Después de mucho meditarlo, me pregunté, apelando a mi credulidad de metafísico, y renunciado a la dulce fábula sáfica, si era posible que dos mujeres en dos puntas extremas del mundo, sin conocerse, pintaran las mismas cosas. Y revisé las obras de las dos, las de Sylvia Ludins explorando en la red, y las de Débora en la página del Museo de Arte Moderno de Medellín. Y me asombró que un autorretratode Débora Arango pudiera figurar en el catálogo de las pinturas de Sylvia Ludins, como una rareza esotérica relacionada con alguna clase de sutil fenómeno telepático, convertida en el retrato de una desconocida. Y si acaso esas dos mujeres desconocidas entre sí ensoñaban los mismos sueños por las noches y se levantaban por las mañanas, sin maquillarse, vestidas de cualquier manera frente a dos patios distintos y distantes, a rememorar esos sueños atroces con aguas parecidas, rudas, tiesas. Y traté de apoyarme en el Hamlet de Shakespeare que me enseñó hace años que hay más cosas bajo el cielo de las que sueña tu filosofía, Horacio.

Pero en últimas todas esas suposiciones eran imposibles de mantener. Porque mientras rebuscaba en la red me contaron otra fábula, a partir de un caballero llamado Justin Cronkite, quien, en busca de un aparador que había visto en una venta de cosas viejas en internet, encontró en ese mueble un montón de pinturas hechas por una mujer que había muerto en 1965, es decir, mucho antes de que Débora Arango fuera rescatada del anonimato por los críticos del arte colombiano para convertirla en la artista emblemática de la pintura paisa, al lado de Pedro Nel Gómez y Eladio Vélez.

Tanto me intrigó la noticia que me mandó Félix Ángel Vallejo, que después de imaginar liviandades de los montes de Lesbos, y relaciones de estirpe romántica entre dos mujeres que se doblaron y desdoblaron por sobre el tiempo en espacios distintos, acabé aventurando que detrás de mis reflexiones hipertrofiadas por el morbo erótico y por la insidia esotérica del cándido, solo había una farsa: la farsa deun marchante lector de Poe o de De Quincey, que una tarde, cuando va a comprar un escaparate en una venta de garaje, descubre en el cajón de la mesa de una cocina abandonada en una casa que se cae, no un gato momificado sino las pinturas abrumadoras llenas de polvo y cucarachas de Sylvia Ludins. Qué gran cuento. Como para abrir los bolsillos de los millonarios norteamericanos del esnobismo plástico.

Claro que le escribí al descubridor de Sylvia Ludins, y le hice conocer las pinturas de Débora Arango, pero solo me respondió lacónicamente, sin más: Esas pinturas no son de Débora Arango, son de Sylvia Ludins. Y yo le repliqué: Perdóneme que insista, pero es imposible. Pero él solo ripostó: Perdóneme usted a mí: mi español es malo. Y mi inglés es peor, pensé yo. De modo que hasta allí llegamos en nuestra crítica relación.
· · · ·
» INSTRUCCIÓN A: Reproduce la parte del fragmento sobre Débora Arango y Sylvia Ludins que empieza en las palabras que contienen "Pero en últimas" y termina después de "y Eladio Vélez.".
» INSTRUCCIÓN B:
Responde según el fragmento:
(i) ¿En qué página se revisaron las obras de Débora?
(ii) ¿En qué año murió la mujer cuyas pinturas encontró Justin Cronkite?
(iii) ¿Quién mandó la noticia que tanto intrigó a quien narra?

» DATOS SIN PROCESAR:
· · · ·
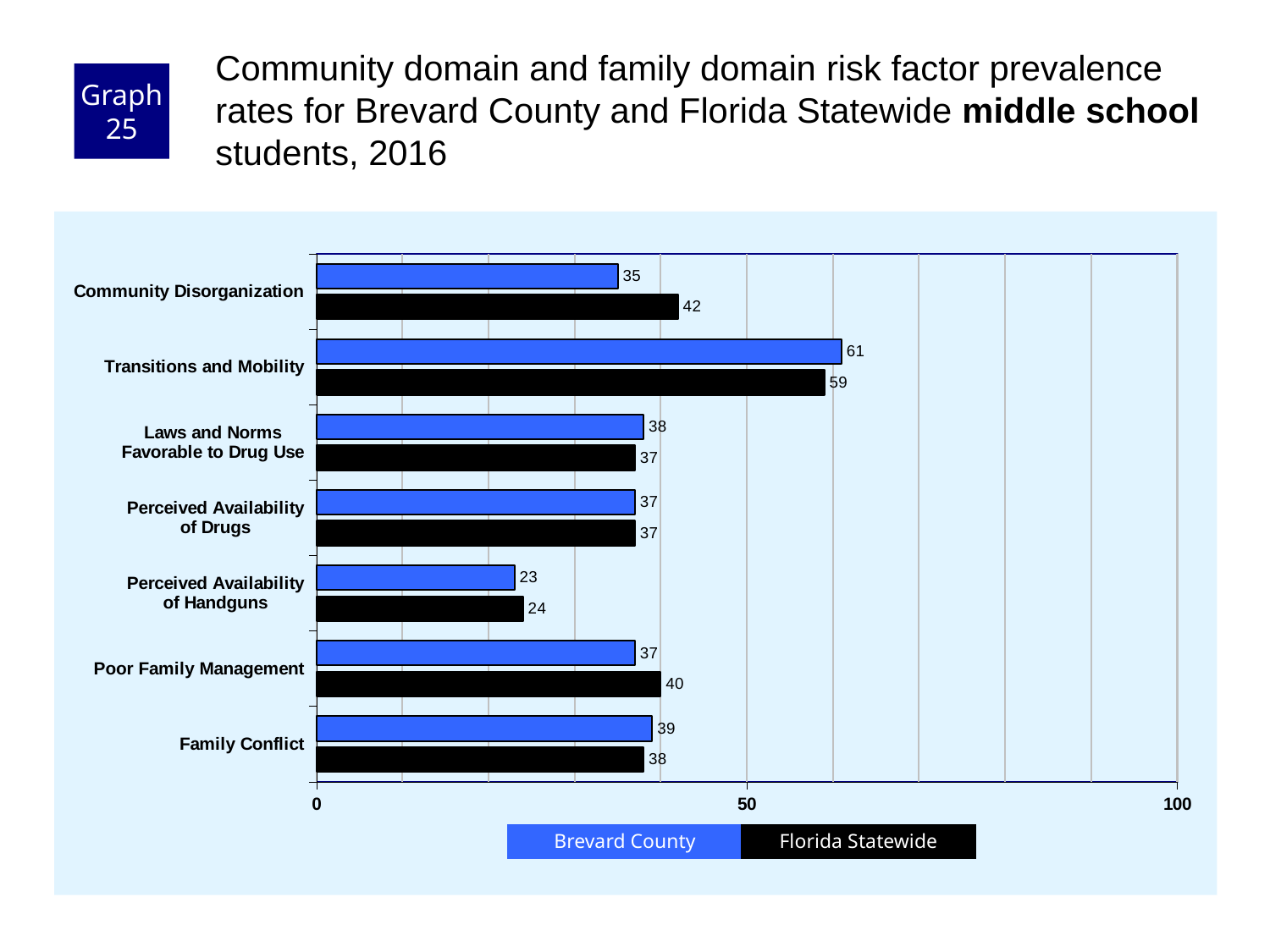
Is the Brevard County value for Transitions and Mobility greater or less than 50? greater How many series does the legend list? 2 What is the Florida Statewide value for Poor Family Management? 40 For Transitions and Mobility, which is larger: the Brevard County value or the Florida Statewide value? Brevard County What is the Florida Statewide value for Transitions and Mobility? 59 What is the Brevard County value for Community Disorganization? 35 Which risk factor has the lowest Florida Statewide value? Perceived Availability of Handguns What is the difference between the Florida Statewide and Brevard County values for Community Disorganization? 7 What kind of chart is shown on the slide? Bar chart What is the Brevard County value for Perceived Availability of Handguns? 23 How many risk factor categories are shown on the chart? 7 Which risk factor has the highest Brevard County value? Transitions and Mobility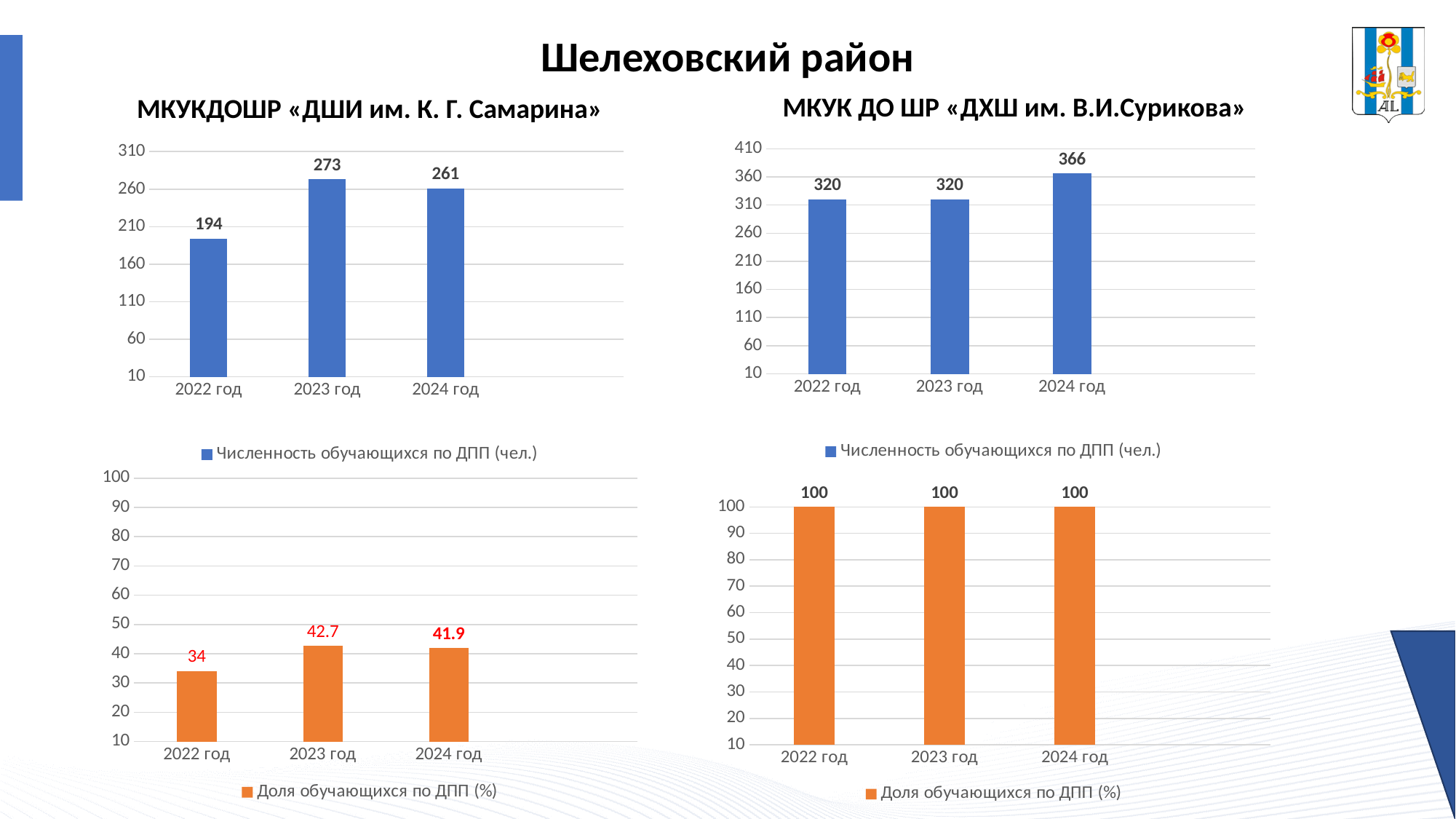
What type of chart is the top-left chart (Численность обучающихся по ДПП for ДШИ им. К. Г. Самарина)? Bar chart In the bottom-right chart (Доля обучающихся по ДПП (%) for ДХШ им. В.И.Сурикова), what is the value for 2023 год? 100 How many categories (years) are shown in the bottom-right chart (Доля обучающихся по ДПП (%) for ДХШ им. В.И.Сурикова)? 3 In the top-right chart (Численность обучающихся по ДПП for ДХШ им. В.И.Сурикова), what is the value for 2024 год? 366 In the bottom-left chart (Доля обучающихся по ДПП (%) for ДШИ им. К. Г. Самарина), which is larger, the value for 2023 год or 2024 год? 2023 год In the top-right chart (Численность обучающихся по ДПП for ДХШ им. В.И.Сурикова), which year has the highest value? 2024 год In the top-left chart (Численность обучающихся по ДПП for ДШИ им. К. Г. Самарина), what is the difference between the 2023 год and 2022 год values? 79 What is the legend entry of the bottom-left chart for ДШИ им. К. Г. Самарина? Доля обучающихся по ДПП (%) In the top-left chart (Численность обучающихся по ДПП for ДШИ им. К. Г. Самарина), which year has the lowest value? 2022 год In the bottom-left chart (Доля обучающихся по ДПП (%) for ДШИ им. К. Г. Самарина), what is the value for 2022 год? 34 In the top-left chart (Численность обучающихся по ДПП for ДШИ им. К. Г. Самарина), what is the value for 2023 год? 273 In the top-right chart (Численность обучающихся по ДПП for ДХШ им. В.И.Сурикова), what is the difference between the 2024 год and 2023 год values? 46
· · · ·
» RESPUESTA A:
Pero en últimas todas esas suposiciones eran imposibles de mantener. Porque mientras rebuscaba en la red me contaron otra fábula, a partir de un caballero llamado Justin Cronkite, quien, en busca de un aparador que había visto en una venta de cosas viejas en internet, encontró en ese mueble un montón de pinturas hechas por una mujer que había muerto en 1965, es decir, mucho antes de que Débora Arango fuera rescatada del anonimato por los críticos del arte colombiano para convertirla en la artista emblemática de la pintura paisa, al lado de Pedro Nel Gómez y Eladio Vélez.

» RESPUESTA B:
(i) En la página del Museo de Arte Moderno de Medellín.
(ii) En 1965.
(iii) Félix Ángel Vallejo.